Jeffrey Dahmer è stato un serial killer americano. Conosciuto anche come il Cannibale di Milwaukee, ha ucciso 17 giovani uomini e ragazzi. A sua volta è stato ucciso da un carcerato mentre scontava la sua pena.

Ciò che colpisce della storia di vita di Jeffrey Dahmer è la solitudine.

Negli incartamenti dell’FBI emerge il profilo di una persona che nessuno conosceva davvero.

Persino i suoi genitori erano all’oscuro di alcuni lati del suo carattere e, addirittura, di periodi interi della sua vita.

Gli adulti nella vita di Dahmer

Jeff è un ragazzino considerato un po’ strano. Non fosse altro per quella sua andatura così rigida, ingessata, che lo rende simile a un automa.

I primi anni in famiglia trascorrono senza alcuno scossone, nasce anche un fratellino, e i bambini crescono e nelle foto sono sorridenti.
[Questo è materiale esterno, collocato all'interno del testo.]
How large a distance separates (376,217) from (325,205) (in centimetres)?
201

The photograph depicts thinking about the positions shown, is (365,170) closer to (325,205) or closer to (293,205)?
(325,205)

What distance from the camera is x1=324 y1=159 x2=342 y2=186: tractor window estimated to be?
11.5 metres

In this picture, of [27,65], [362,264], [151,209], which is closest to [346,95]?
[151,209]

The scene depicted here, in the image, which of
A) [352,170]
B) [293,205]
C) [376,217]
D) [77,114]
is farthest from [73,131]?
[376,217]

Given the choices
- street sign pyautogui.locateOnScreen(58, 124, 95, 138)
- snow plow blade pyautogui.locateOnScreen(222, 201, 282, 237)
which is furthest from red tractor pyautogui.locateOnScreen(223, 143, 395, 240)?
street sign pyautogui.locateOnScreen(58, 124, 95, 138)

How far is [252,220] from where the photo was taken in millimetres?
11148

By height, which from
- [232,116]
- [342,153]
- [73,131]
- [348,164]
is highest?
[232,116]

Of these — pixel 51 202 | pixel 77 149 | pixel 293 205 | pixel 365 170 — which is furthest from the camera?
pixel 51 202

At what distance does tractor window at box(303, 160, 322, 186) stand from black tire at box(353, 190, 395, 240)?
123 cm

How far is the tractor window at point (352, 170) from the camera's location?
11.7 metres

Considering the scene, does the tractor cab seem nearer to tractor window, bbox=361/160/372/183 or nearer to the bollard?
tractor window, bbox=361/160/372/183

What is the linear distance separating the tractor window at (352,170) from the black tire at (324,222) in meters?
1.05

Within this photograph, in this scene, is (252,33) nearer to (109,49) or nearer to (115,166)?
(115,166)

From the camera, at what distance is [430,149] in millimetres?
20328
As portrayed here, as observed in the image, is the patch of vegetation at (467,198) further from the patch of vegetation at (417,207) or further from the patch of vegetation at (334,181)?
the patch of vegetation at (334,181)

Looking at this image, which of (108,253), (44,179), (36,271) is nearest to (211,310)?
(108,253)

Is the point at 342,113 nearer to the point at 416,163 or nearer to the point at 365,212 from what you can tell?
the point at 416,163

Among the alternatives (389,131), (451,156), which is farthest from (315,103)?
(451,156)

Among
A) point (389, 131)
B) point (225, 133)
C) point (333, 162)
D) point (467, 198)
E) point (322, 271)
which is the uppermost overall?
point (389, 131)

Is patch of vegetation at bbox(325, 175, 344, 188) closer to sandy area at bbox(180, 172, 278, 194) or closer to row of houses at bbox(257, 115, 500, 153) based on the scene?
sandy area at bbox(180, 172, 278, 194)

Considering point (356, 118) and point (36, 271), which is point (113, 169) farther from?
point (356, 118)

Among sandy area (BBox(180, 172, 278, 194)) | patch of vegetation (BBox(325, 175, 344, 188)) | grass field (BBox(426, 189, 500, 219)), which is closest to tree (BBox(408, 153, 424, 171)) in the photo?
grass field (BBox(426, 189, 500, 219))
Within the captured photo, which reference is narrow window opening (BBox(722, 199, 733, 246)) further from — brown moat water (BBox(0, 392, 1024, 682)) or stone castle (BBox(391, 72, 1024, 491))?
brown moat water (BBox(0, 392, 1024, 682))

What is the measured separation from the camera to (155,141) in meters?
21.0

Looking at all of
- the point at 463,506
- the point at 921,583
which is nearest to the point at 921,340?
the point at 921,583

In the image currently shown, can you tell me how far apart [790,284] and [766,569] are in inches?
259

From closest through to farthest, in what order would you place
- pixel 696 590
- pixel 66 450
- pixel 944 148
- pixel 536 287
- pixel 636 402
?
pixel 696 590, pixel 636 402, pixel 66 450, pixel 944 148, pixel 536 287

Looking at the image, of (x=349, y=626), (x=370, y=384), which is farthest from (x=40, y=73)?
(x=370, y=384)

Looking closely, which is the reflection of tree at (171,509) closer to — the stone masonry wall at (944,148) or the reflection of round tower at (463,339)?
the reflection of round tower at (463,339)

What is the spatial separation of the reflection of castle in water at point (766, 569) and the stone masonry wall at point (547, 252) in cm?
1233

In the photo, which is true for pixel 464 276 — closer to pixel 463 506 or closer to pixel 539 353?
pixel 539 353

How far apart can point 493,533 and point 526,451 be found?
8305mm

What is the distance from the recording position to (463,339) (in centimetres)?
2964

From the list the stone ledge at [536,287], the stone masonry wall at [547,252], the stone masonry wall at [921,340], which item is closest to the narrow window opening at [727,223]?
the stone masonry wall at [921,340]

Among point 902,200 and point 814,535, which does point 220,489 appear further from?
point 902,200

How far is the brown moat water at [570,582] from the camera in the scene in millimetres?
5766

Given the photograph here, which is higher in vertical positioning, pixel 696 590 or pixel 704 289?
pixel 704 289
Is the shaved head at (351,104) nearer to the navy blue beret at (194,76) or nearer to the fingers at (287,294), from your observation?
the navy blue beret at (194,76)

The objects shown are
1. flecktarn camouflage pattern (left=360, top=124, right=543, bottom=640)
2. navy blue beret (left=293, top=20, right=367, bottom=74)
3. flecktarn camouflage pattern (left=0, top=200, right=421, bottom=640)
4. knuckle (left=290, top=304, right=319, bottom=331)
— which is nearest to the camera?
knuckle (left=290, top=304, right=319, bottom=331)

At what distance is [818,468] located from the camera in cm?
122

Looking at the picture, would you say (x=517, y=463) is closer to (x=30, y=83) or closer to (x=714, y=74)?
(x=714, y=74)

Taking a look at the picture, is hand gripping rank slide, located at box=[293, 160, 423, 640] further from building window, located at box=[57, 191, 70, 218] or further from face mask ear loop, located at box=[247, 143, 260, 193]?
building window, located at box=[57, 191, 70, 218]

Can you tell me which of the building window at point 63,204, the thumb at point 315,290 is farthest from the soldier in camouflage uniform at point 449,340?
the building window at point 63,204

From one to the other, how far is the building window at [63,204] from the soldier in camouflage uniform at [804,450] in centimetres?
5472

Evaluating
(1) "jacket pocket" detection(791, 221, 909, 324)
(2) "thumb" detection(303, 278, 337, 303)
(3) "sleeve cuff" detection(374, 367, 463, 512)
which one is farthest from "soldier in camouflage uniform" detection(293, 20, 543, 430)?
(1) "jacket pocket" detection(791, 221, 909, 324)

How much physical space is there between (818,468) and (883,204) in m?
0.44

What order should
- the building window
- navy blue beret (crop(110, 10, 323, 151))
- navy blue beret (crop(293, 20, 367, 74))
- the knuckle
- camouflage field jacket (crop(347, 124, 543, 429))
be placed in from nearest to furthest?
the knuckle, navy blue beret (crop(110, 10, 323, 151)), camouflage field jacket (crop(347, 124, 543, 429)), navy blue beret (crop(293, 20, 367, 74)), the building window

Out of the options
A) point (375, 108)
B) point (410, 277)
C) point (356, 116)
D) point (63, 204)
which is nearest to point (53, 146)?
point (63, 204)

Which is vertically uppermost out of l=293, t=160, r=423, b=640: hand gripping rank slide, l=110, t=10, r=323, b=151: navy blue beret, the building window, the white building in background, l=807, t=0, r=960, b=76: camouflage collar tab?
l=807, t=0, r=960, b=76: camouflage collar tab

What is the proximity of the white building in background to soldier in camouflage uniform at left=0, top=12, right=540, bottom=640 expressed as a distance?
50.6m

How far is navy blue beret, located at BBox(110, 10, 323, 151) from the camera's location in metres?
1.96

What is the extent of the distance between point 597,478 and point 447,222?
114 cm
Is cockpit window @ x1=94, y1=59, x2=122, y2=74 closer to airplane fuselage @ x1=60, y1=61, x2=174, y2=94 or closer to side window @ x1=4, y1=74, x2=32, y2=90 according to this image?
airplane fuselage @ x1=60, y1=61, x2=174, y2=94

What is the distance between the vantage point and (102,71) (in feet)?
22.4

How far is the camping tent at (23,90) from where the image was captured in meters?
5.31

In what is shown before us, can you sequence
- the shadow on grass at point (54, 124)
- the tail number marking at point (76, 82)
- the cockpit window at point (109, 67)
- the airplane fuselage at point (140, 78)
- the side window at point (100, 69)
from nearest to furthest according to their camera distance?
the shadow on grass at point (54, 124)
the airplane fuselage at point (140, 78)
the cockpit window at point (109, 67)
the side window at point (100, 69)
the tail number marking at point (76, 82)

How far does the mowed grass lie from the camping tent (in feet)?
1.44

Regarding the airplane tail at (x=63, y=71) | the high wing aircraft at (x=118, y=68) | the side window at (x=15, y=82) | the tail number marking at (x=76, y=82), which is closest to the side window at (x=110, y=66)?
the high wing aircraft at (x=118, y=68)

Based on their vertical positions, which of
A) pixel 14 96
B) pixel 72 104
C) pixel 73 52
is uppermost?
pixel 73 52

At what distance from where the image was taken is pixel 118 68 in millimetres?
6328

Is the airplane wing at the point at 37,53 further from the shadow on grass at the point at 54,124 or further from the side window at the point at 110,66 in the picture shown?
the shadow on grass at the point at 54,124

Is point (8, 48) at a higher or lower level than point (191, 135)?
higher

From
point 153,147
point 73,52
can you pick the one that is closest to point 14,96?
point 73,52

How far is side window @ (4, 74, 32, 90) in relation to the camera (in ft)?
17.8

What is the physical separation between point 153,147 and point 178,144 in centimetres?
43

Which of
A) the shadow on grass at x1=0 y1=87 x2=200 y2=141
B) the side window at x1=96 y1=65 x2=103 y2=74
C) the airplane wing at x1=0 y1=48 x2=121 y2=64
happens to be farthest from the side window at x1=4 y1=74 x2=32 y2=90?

Più avanti, a scuola, iniziano i problemi. Il futuro serial killer non frequenta i suoi coetanei, si isola e, peggio ancora, inizia a bere. Da adolescente è già alcolizzato.

Né i genitori, né gli insegnanti sembrano rendersi conto di nulla.

Ed è proprio qui che sorgono spontanee alcune domande.

Jeffrey Dahmer era davvero così bravo a nascondersi?

Jeff non era stupido. Sicuramente appariva ed era turbato, faticava a relazionarsi con gli altri, non era uno studente brillante.

E collezionava animali morti: un hobby macabro che lo escludeva dalla società.

Ma non sembra facesse molto per nascondersi. Aveva un capanno in cui scioglieva negli acidi – il padre era un chimico – le carcasse animali per conservane poi le ossa.

Ma non fuggiva, non si nascondeva nel senso proprio. Forse si potrebbe dire che si eclissava, scompariva.

Una foto di Dahmer nella graphic novel My Friend Dahmer di Derf Backderf.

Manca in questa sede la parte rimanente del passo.